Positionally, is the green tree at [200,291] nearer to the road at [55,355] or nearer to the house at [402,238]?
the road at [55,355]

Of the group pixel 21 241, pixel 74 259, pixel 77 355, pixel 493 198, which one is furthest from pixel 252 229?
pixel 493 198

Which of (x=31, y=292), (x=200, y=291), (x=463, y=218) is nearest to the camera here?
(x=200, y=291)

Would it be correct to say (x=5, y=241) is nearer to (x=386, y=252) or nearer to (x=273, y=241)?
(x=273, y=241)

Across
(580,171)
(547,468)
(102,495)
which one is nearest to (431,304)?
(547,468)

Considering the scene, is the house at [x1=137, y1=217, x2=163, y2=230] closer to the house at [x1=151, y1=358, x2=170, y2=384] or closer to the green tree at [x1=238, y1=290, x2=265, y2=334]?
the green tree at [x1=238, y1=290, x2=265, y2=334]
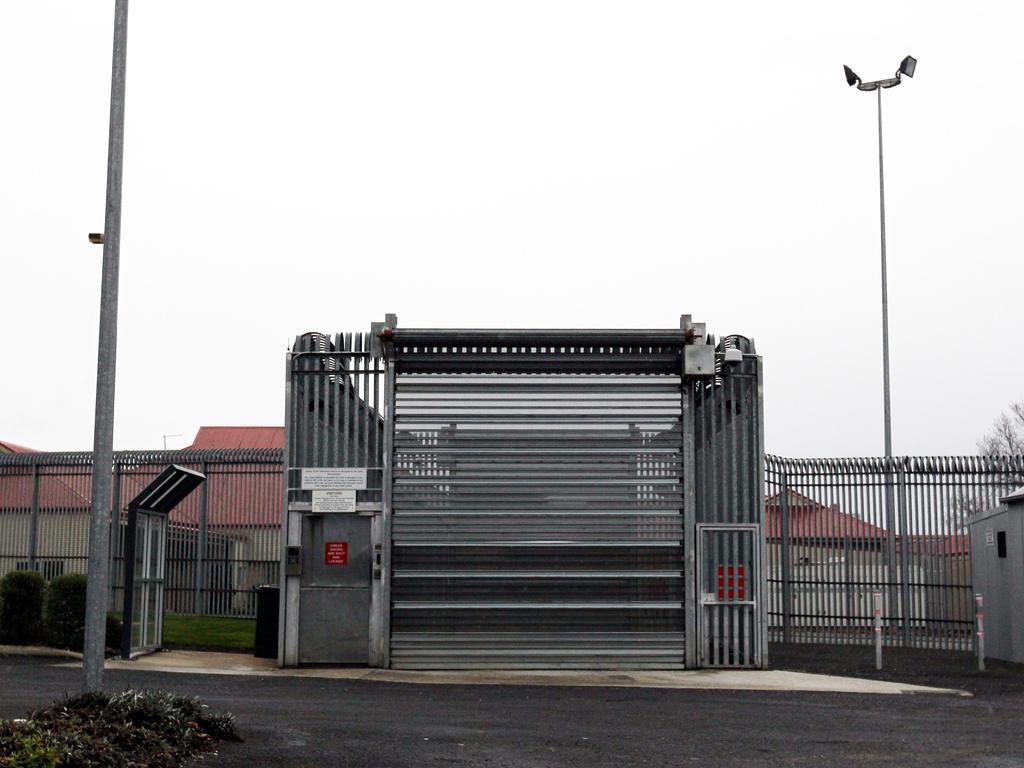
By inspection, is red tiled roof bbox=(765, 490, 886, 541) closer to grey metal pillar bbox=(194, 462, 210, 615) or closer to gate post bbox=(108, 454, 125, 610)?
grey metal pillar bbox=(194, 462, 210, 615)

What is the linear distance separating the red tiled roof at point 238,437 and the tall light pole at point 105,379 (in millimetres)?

□ □ □ □ □ □ □

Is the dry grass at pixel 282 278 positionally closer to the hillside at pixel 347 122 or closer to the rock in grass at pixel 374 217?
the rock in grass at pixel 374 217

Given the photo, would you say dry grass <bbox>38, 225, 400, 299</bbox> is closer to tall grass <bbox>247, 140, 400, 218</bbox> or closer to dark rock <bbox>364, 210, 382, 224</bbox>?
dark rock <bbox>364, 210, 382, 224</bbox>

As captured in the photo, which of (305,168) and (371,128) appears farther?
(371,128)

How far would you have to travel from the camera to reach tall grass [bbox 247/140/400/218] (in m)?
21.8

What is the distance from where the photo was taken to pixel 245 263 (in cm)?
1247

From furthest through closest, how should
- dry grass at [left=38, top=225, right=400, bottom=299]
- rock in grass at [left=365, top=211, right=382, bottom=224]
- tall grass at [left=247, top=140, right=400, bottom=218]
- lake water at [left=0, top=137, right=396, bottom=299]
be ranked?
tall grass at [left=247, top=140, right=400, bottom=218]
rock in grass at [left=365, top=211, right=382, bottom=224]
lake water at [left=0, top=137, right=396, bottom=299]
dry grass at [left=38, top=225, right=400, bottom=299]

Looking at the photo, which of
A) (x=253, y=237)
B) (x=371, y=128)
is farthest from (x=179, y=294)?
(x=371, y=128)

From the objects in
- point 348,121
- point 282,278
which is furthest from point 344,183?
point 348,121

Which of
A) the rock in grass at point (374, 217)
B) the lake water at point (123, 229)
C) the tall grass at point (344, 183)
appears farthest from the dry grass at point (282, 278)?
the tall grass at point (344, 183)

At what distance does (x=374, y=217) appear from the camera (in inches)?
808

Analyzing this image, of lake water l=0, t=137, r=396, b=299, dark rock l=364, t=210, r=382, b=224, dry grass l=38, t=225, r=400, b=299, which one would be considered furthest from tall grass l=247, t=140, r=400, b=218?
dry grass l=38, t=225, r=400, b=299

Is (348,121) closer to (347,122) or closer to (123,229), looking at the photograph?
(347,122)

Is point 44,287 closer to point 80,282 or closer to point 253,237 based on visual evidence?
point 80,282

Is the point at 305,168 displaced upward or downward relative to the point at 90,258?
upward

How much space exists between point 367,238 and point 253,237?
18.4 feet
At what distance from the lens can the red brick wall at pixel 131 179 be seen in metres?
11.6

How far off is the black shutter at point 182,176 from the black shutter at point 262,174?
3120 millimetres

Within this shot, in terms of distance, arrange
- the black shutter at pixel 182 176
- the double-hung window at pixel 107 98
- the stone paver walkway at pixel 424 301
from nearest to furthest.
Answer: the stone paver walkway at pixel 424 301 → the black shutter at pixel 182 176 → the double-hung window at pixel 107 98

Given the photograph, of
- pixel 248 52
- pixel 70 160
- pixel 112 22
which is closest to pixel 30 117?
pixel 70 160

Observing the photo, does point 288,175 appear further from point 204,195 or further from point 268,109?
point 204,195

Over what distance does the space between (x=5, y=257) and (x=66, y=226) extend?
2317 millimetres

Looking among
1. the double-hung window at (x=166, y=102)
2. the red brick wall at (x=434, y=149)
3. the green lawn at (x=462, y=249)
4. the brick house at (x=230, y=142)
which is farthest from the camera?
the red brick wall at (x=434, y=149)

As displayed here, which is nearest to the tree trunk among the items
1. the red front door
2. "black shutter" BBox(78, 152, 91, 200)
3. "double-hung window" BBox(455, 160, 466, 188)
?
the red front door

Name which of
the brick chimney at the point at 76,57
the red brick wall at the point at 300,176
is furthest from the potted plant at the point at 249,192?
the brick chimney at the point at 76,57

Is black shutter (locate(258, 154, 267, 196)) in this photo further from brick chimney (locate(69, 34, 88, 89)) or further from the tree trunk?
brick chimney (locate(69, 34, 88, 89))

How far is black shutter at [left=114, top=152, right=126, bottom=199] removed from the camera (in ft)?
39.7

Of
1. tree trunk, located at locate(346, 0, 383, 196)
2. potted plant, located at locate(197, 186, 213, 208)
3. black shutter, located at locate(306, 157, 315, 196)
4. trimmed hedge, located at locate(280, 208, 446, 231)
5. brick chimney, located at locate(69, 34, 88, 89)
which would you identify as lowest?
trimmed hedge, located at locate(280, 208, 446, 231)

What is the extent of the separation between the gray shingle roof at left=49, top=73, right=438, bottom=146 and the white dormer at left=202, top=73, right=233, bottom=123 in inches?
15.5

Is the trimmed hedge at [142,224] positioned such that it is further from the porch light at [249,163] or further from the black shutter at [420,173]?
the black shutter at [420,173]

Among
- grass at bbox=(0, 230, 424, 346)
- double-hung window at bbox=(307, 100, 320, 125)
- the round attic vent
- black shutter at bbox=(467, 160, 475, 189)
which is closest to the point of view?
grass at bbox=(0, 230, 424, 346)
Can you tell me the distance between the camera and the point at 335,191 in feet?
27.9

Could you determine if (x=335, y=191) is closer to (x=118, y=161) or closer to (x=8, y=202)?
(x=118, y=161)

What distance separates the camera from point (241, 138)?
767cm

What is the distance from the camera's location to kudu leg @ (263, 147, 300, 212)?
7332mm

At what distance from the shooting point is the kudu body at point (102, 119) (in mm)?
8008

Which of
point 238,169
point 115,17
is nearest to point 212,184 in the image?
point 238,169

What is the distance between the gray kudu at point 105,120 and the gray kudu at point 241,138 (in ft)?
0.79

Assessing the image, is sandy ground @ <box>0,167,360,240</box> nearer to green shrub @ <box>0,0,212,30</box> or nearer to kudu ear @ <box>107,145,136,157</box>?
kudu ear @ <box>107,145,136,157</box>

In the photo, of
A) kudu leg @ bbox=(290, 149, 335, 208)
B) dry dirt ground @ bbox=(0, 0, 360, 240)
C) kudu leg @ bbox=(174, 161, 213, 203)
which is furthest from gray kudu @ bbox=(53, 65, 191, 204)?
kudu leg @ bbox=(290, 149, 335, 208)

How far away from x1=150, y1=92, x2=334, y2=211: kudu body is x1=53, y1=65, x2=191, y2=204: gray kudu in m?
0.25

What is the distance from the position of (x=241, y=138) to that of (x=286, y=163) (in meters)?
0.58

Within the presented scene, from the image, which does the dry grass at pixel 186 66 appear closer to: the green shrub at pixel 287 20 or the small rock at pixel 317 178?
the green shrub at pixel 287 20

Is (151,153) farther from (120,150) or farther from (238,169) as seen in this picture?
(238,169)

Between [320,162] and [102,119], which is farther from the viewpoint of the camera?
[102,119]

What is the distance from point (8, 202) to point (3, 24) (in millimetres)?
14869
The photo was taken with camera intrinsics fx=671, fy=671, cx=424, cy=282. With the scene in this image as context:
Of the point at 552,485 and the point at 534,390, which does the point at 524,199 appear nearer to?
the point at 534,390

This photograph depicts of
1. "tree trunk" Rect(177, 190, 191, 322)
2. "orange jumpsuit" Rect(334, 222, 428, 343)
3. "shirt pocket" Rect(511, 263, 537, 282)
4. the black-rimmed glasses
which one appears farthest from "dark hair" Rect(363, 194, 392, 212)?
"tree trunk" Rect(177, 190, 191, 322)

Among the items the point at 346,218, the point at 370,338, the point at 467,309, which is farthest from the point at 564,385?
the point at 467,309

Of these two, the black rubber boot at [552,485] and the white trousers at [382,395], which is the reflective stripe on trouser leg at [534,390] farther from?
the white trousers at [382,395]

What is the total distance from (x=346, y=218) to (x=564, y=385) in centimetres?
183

□ □ □ □ □ □ □

Directions for this task:
Copy out everything from the item containing "Positionally, is the" down to the item containing "What is the linear", both included, without any pictures.

Exercise result:
Positionally, is the green tree at [200,291] nearer to the road at [55,355] or nearer to the house at [402,238]?
the road at [55,355]

Of the group pixel 21 241, pixel 74 259, pixel 77 355, pixel 493 198, which one is furthest from pixel 252 229?
pixel 493 198

Which of (x=31, y=292), (x=200, y=291), (x=463, y=218) is nearest to the camera here?
(x=200, y=291)

Would it be correct to say (x=5, y=241) is nearer to (x=386, y=252) or nearer to (x=273, y=241)?
(x=273, y=241)

Across
(580,171)
(547,468)
(102,495)
which one is nearest to (431,304)?
(547,468)

Considering the scene, is the house at [x1=137, y1=217, x2=163, y2=230] closer to the house at [x1=151, y1=358, x2=170, y2=384] or closer to the green tree at [x1=238, y1=290, x2=265, y2=334]?
the green tree at [x1=238, y1=290, x2=265, y2=334]
By inspection, is red tiled roof bbox=(765, 490, 886, 541) closer to grey metal pillar bbox=(194, 462, 210, 615) or closer to gate post bbox=(108, 454, 125, 610)?
grey metal pillar bbox=(194, 462, 210, 615)

What is the linear distance separating the red tiled roof at point 238,437 and the tall light pole at point 105,379 (in millimetres)?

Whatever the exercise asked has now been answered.